The creation of wine has a long history which can be traced back over 9000 years. Evidence of various ancient practices of creating a fermented drink using grapes can be seen across Europe and Asia from China to Sicily. Discover how the production of our favourite drink has changed over time and how each country added their own little twist on the traditional methods.
The earliest archaeological evidence of wine production is found in China and dates back to 7000 BCE. This recipe used grapes alongside fermented rice and honey. Pottery shards found in Jiahucarbondate to approximately 7000 – 6600 BCE and residue on the pots were identified as tartaric acid, also found in corked wine bottles today. China has a number of wild grape species and these would have been used in all Chinese grape based (as opposed to other fruits) drinks until the Silk Road allowed for European imports around 200 BCE.
Also outside of Europe, archaeological evidence of wine production has also been discovered in Iran. The jars found in Hajji Firuzcould hold up to 9 litres each and can be dated to 5400 – 5000 BCE. Evidence has also been found in other area of Iran, as well as Turkey and Egypt.
Ancient Greece is well known for their consumption of wine which was highly popular amongst the upper classes and is depicted on a number of surviving relics. They even had a god of wine, Dionysus, who was used to represent wine’s power to intoxicate as well as its alleged beneficial social influences. Evidence of Greek wine-making in a recognisable format to our production today was found in Dikili Tash and dates to 4400 – 4000 BCE. Here archaeologists have found grape pips and empty skins as well as pottery which suggest fermentation methods.
The Romans continued the production of wine after the decline of Ancient Greece and under their leadership, it became a valuable commercial product. As the Roman Empire expanded across the Mediterranean and Europe, so too did the production of wine. We can thank the Roman armies for many of our favourite wine producing regions today which can trace their history back to approximately two thousand years ago.

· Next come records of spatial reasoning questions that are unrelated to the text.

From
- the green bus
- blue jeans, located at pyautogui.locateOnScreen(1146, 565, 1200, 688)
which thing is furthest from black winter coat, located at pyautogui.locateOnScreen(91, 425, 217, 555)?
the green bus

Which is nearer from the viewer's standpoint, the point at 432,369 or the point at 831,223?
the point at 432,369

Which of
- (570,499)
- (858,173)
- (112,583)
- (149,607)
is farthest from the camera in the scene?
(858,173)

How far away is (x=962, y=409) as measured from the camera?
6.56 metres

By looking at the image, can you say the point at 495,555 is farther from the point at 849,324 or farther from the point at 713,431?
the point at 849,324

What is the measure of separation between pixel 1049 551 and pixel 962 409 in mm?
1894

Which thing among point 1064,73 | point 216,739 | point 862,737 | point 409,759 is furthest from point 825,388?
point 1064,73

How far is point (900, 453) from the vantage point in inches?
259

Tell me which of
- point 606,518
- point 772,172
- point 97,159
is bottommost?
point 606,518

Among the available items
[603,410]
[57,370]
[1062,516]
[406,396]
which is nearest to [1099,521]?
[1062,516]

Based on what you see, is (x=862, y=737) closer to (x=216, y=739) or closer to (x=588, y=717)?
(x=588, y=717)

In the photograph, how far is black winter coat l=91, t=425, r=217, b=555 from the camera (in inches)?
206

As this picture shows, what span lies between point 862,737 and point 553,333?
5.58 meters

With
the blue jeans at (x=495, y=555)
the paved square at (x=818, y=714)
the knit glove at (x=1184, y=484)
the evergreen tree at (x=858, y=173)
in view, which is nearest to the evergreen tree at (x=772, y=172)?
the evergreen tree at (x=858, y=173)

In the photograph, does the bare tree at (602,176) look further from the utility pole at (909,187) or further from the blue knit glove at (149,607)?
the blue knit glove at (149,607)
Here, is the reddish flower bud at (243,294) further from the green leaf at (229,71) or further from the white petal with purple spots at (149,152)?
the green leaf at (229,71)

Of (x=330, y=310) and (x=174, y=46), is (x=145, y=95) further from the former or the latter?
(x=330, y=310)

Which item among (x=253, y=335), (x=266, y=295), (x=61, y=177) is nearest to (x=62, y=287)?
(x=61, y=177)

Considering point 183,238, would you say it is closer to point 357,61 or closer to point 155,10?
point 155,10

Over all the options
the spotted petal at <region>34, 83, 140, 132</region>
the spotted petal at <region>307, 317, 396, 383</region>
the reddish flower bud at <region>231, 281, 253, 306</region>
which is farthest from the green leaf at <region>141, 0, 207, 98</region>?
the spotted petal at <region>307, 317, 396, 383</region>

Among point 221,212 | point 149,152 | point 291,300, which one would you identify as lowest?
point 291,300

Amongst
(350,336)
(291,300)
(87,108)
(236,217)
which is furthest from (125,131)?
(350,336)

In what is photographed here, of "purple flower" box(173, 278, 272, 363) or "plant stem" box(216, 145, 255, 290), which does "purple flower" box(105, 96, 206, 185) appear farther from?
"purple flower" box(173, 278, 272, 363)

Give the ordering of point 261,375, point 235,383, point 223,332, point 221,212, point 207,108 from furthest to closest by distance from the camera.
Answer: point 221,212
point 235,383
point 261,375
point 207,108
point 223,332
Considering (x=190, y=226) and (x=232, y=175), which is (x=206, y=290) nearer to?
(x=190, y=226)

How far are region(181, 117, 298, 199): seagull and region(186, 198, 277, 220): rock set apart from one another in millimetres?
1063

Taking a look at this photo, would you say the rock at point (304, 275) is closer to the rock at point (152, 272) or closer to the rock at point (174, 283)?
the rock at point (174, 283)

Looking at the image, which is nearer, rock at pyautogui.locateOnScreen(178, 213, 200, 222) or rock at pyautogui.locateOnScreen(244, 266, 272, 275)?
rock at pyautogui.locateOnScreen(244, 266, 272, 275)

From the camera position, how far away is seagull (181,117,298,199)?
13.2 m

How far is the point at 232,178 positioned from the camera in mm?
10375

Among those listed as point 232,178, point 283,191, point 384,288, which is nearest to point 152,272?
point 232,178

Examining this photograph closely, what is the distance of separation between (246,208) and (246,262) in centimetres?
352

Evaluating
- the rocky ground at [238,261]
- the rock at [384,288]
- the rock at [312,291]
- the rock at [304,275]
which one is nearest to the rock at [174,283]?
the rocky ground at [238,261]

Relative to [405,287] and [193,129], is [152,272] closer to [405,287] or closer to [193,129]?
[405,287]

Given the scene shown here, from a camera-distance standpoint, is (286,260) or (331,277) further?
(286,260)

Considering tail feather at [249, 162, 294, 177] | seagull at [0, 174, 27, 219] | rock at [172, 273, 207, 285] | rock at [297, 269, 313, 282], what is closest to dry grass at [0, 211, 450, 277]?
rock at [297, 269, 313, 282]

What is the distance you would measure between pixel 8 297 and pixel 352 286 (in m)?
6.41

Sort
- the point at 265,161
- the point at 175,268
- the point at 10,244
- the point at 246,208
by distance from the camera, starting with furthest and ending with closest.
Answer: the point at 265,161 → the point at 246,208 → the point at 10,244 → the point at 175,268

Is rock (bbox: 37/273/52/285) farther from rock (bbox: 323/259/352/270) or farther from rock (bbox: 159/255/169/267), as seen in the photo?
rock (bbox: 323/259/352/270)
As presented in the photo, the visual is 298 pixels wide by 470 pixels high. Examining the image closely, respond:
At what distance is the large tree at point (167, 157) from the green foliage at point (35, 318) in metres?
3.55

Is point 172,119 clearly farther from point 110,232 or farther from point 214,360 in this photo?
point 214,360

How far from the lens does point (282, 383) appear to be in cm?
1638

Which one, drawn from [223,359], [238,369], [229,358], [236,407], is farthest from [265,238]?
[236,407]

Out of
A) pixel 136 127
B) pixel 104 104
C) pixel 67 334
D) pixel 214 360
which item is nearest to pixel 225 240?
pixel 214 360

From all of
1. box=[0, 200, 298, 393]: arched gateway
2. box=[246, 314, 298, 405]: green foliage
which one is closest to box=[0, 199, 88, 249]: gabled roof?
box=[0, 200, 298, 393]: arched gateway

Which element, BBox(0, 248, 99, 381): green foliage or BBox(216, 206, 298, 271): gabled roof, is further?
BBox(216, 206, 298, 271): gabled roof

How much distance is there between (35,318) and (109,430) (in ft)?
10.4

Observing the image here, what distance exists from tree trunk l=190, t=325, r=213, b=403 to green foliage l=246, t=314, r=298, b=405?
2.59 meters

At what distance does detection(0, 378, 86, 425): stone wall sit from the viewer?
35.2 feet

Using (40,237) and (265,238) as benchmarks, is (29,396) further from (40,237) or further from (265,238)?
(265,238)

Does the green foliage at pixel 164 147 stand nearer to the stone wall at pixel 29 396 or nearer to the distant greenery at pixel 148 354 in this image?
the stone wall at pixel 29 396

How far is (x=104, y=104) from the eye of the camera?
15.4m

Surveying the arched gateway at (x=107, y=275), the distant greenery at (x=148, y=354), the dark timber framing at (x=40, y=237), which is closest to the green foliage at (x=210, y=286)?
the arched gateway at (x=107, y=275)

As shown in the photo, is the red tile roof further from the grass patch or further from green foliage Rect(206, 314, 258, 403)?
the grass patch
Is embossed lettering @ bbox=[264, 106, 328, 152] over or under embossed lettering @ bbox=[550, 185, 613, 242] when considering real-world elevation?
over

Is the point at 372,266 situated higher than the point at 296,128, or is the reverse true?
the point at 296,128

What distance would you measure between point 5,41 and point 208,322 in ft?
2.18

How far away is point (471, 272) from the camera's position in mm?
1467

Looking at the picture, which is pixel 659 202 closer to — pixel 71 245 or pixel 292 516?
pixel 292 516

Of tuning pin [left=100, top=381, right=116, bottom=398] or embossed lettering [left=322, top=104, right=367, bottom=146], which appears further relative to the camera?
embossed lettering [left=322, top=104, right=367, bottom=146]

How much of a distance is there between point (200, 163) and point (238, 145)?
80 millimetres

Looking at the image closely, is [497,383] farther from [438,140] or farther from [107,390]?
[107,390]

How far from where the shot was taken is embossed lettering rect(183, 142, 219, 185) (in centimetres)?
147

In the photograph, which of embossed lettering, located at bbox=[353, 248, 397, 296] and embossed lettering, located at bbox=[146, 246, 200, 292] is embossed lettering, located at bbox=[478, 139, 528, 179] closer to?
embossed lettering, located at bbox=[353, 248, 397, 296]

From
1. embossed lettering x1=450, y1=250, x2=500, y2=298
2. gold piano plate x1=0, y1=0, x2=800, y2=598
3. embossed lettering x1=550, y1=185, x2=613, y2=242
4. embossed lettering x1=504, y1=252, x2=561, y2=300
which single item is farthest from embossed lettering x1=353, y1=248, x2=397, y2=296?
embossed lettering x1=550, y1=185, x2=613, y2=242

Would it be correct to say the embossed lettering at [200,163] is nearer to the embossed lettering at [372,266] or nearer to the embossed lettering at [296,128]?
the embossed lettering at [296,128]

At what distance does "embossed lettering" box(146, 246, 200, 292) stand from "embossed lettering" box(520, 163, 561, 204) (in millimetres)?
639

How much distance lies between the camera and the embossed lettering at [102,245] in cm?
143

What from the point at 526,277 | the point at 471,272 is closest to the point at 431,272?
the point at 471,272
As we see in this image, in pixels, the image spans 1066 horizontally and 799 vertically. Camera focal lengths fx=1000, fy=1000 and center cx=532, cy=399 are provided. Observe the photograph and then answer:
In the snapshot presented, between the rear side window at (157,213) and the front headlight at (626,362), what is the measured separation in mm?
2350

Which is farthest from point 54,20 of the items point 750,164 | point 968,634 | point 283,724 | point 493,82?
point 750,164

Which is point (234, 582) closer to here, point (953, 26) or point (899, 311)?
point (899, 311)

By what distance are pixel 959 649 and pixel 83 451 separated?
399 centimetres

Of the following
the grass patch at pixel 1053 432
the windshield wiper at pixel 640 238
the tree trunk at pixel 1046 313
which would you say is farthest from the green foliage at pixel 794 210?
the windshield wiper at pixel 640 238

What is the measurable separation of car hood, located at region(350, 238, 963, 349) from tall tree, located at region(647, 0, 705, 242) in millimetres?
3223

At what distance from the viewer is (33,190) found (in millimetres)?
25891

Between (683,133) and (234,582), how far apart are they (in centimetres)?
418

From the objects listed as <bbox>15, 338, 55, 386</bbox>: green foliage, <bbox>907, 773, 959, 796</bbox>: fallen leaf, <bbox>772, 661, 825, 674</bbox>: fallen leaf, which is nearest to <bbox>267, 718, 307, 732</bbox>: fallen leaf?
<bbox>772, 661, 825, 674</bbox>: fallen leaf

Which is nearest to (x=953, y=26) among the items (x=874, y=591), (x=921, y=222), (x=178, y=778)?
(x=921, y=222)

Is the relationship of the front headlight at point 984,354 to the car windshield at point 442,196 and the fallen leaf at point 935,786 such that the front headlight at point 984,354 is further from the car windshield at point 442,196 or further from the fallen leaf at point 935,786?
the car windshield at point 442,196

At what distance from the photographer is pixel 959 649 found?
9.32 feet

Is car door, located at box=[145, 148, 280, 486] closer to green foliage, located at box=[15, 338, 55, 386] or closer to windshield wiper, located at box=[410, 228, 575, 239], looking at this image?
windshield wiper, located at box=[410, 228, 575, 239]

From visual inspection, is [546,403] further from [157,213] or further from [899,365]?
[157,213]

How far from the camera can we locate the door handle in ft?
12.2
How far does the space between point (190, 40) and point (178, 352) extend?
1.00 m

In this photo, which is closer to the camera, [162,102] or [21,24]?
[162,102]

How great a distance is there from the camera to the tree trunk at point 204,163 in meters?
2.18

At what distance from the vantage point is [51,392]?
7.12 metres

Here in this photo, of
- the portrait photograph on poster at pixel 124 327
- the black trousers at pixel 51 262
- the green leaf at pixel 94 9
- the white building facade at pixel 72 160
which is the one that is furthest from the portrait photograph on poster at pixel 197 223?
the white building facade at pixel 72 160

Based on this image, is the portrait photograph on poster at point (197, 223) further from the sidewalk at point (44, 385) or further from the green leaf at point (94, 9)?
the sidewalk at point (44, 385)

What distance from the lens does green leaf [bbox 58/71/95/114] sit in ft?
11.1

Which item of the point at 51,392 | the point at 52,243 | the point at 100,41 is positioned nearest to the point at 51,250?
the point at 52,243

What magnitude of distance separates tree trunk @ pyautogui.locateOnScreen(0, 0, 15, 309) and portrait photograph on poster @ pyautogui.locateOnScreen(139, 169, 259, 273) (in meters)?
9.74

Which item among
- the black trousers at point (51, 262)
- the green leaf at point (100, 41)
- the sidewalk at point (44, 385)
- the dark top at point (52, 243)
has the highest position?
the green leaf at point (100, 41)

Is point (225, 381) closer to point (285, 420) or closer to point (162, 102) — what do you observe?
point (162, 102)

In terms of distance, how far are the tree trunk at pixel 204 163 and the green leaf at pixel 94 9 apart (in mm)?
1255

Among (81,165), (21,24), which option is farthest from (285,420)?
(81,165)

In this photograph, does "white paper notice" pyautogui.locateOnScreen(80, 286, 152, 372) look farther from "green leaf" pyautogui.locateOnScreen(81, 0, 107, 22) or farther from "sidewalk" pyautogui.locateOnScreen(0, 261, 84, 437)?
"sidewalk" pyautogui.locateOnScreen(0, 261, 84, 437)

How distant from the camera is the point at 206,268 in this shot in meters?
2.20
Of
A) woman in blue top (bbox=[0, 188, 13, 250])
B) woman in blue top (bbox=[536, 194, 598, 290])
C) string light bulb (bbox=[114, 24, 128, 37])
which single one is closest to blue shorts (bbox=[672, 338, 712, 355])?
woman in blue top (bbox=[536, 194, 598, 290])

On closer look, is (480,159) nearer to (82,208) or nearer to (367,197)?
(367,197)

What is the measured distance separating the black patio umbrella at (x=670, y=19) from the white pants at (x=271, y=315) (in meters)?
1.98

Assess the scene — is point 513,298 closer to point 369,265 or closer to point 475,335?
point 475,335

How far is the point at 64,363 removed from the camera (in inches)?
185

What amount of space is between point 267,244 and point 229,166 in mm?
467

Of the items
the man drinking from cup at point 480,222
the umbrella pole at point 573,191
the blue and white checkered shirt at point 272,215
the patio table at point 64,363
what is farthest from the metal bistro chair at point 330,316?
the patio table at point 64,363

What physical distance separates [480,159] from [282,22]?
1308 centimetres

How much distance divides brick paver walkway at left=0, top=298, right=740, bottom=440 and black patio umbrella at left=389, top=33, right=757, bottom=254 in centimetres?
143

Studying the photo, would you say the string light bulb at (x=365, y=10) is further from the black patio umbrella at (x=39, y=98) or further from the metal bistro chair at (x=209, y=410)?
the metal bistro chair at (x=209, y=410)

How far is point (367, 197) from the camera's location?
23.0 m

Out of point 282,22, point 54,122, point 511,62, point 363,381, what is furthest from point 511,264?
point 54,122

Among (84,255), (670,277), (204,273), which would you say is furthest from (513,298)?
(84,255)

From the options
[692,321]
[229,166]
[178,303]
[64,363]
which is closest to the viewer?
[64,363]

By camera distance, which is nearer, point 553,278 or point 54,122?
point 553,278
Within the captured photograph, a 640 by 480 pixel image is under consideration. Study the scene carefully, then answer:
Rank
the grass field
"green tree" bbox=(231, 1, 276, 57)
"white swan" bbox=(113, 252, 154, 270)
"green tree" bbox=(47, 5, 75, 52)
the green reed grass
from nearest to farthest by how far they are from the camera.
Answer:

After the fall of the Roman Empire, Europe entered the Dark Ages where, compared to the advances of Ancient Rome, relatively little social or economic progress was made for several hundred years. However, wine drinking endured and was even vital for some areas where safe drinking water wasn’t always available. In later centuries, wine returned to its status as being a drink for the upper classes and is frequently referenced in Shakespeare and was enjoyed by royalty and nobility across Europe.
With the development of technology including glass wine bottles, the cork and, in tandem, the corkscrew, the wine industry expanded quickly in the 17th and 18th century. Bordeaux in particular became one of the biggest exporters and wine was traded around the world for coffee and other products which colonial ships were transporting from the far corners of the globe. In 1863, however, an aphid-borne disease affected many vines in France and crippled the wine industry. But luckily, vines growing in America proved resistant and were transported to France to revive the vineyard. This was the start of hybrid grapes and increased the range of wines which were available.
In the modern age,wine-making takes advantage of refrigeration, harvesting machines and many other technological advances which not only offers better control but also the capacity to increase their production and export, allowing us at Felixir to enjoy wines from all over the world. But at its very core, the practice of growing grapes, pressing them and leaving the juice to ferment can be traced back for millennia.